── Texto de partida ──

Correlativamente, esta mirada permite apreciar en qué medida el neoliberalismo –considerado como expresión de las estrategias de resolución a la crisis sistémica de los setenta ensayadas desde los centros mundiales de poder–, puede ser entendido, en última instancia, como una profunda reorganización socio-territorial de la acumulación a escala global, en tanto dispositivo geopolítico destinado a redefinir las modalidades del imperialismo ecológico, esto es, a reasegurar a los centros mundiales de consumo y acumulación el control, acceso y disposición de los “recursos naturales” claves para la reproducción del sistema. En tercer término, el enfoque propuesto lleva a resaltar la importancia eco-geopolítica de América Latina en el sistema de acumulación mundial, lo que se manifiesta tanto por su rol en el proceso de luchas desencadenante de la crisis, como luego, en tanto ámbito socio-territorial clave de experimentación y consolidación del Neoliberalismo.
Así, la ecología política del boom minero de los noventa lleva a considerarlo como producto resultante de la geopolítica del neoliberalismo. Desde esta visión, tanto el auge minero, como el conjunto de políticas que significaron y permitieron la abrupta radicación del complejo primario-extractivo exportador en la región, deben analizarse como partes y emergentes de la crisis y recomposición del esquema de dominación y acumulación global ocurrido hacia los setenta; crisis que, precisamente, tiene por epicentro –y que, en lo sucesivo, pone como eje clave de las disputas geopolíticas– el dominio y control sobre los “recursos naturales”.

La década del setenta marca precisamente la irrupción de la “problemática ambiental” en la agenda política mundial. Como no ha sido suficientemente profundizado aún, la problemática ecológica en general, y los conflictos ecológico-distributivos en particular, tienen una incidencia políticamente decisiva en la configuración de la crisis definitiva del keynesianismo/fordismo. Si bien James O’Connor –referencia obligada en este punto– ha sido uno de los primeros en vincular directamente la crisis de los setenta a lo que denomina la “segunda contradicción estructural del capital” (1991), un análisis históricogeográfico de esta cuestión, situado desde la periferia del sistemamundo, permite ir más allá del planteo general y ahondar en el rol determinante del imperialismo ecológico como componente necesario del imperativo de la acumulación, y lleva además, a resaltar el papel que, en ese sentido, han jugado América Latina y la “cuestión minera” en el específico proceso de manifestación y resolución ulterior de la crisis del régimen de acumulación de posguerra.

───
── Registros proporcionados ──

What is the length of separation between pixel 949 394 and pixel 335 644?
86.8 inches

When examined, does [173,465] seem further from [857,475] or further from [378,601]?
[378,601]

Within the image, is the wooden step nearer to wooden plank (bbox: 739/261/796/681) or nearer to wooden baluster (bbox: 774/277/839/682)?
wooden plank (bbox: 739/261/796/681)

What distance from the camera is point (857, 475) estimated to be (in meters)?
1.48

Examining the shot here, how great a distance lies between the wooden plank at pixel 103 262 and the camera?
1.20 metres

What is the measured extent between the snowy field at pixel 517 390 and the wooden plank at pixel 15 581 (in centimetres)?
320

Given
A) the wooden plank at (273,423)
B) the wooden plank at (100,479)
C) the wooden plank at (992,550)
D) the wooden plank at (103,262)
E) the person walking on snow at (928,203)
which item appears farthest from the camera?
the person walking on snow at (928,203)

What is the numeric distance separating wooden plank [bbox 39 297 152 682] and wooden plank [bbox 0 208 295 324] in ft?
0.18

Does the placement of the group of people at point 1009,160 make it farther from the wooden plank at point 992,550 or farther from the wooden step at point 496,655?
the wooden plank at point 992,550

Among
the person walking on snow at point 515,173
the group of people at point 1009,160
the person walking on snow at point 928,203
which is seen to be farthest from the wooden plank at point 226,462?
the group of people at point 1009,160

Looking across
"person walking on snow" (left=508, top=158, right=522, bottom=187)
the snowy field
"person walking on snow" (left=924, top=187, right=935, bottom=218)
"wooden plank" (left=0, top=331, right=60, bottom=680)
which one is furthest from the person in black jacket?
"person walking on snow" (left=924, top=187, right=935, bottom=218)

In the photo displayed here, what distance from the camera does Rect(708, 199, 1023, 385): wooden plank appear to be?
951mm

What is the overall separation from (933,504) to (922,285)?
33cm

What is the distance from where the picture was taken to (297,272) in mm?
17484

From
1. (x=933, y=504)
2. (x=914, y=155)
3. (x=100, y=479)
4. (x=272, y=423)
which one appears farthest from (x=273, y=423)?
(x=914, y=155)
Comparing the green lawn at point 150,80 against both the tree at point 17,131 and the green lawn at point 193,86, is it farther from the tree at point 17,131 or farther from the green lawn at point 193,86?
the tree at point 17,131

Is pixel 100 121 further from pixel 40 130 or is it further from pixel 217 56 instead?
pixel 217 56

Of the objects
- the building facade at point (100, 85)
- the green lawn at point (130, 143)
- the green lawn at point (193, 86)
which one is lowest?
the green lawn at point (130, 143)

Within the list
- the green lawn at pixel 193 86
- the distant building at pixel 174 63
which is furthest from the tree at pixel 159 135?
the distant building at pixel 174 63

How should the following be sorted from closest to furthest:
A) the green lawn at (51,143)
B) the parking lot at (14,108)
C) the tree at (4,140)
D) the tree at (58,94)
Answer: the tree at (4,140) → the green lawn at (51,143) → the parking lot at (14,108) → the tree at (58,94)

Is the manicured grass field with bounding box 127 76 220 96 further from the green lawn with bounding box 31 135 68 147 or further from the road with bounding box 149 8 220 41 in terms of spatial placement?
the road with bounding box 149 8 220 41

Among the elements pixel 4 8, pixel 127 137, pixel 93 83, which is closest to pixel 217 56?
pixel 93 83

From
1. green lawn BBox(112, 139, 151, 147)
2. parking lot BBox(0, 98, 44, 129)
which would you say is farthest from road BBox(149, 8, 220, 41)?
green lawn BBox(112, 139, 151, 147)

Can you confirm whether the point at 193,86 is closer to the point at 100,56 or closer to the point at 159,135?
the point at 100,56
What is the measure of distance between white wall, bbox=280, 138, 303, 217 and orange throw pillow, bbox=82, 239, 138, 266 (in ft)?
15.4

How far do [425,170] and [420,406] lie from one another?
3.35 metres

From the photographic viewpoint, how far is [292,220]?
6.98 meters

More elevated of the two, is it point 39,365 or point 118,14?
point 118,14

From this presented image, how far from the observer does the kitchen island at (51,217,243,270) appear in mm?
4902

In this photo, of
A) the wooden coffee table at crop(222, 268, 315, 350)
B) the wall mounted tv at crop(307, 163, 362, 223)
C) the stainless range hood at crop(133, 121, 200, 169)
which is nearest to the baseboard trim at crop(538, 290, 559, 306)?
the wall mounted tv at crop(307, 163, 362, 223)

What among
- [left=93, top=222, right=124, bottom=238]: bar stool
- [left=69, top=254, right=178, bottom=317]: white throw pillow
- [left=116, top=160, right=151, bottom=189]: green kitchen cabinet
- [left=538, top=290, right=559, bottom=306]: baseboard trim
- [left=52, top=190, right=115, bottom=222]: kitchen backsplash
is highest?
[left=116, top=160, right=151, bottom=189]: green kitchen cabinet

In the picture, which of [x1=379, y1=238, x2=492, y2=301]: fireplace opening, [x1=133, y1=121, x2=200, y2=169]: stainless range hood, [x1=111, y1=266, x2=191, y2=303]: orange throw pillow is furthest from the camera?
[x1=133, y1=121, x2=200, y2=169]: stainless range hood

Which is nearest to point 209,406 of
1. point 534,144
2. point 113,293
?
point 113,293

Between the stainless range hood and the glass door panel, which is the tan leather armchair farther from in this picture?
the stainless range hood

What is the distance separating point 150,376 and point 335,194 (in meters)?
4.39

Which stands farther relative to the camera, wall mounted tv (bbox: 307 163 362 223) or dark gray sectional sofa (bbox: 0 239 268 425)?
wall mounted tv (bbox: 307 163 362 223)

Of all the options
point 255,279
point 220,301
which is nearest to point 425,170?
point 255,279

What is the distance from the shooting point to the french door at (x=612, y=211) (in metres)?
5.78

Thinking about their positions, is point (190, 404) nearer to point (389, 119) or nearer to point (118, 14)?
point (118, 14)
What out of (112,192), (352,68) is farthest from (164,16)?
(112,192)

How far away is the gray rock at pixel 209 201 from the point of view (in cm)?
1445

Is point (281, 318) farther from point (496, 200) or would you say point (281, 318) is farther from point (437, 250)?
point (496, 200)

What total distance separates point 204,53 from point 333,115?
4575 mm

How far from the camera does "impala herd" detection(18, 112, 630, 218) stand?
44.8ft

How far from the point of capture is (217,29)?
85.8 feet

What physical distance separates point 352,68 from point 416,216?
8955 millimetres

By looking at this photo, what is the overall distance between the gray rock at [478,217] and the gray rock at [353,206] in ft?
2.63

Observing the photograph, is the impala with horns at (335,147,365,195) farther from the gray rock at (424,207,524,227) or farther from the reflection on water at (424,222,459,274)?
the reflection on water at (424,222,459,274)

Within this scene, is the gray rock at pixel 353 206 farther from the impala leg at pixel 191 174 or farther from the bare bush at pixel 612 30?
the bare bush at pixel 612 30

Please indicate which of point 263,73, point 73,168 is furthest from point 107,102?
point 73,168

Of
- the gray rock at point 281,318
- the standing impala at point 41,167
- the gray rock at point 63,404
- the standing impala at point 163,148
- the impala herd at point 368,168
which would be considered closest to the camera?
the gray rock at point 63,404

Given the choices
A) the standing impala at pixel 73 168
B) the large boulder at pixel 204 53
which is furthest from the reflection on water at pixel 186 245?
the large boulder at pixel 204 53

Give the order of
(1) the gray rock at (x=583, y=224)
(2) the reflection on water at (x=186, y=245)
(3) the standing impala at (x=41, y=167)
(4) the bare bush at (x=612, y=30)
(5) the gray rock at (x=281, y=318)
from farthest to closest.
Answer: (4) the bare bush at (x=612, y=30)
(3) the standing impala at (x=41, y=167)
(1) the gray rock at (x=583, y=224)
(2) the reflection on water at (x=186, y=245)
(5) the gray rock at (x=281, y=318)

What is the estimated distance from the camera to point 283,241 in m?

───

> [Ejercicios propuestos]
• a. Indica si cada una de estas afirmaciones concuerda con el texto sobre el neoliberalismo y el boom minero, respondiendo sí o no y citando literalmente las palabras del texto que lo deciden: (i) la problemática ambiental irrumpe en la agenda política mundial en la década del setenta; (ii) James O’Connor fue el primero en vincular la crisis de los setenta con la segunda contradicción estructural del capital; (iii) América Latina se presenta como un ámbito clave para experimentar y consolidar el neoliberalismo.
• b. Prosigue el texto sobre el neoliberalismo y el boom minero desde su última oración con un párrafo nuevo.

> [Respuestas esperadas]
• a.
(i) Sí: «La década del setenta marca precisamente la irrupción de la “problemática ambiental” en la agenda política mundial».
(ii) No: «ha sido uno de los primeros en vincular directamente la crisis de los setenta».
(iii) Sí: «en tanto ámbito socio-territorial clave de experimentación y consolidación del Neoliberalismo».

• b.
En efecto, el extraordinario ciclo de tasas de crecimiento altas y sostenidas verificadas en el mundo en general durante los “años dorados” de la posguerra involucraron un inusitado incremento de las tasas de explotación de los “recursos naturales”, un aumento sustancial de los ritmos de extracción y consumo de bienes y servicios ambientales, así como la aceleración de la producción de desechos y de contaminación en general. Esa escalada expansionista de la producción y el consumo estuvieron alimentadas por diversas razones políticas, entre ellas, la confrontación geopolítica con el bloque soviético, la competencia intercapitalista entre las potencias occidentales, y la importancia creciente que –especialmente en las sociedades capitalistas–, asumirá por entonces el consumismo, como factor político de contención de las luchas de clase y de la ecuación general de gobernabilidad del sistema.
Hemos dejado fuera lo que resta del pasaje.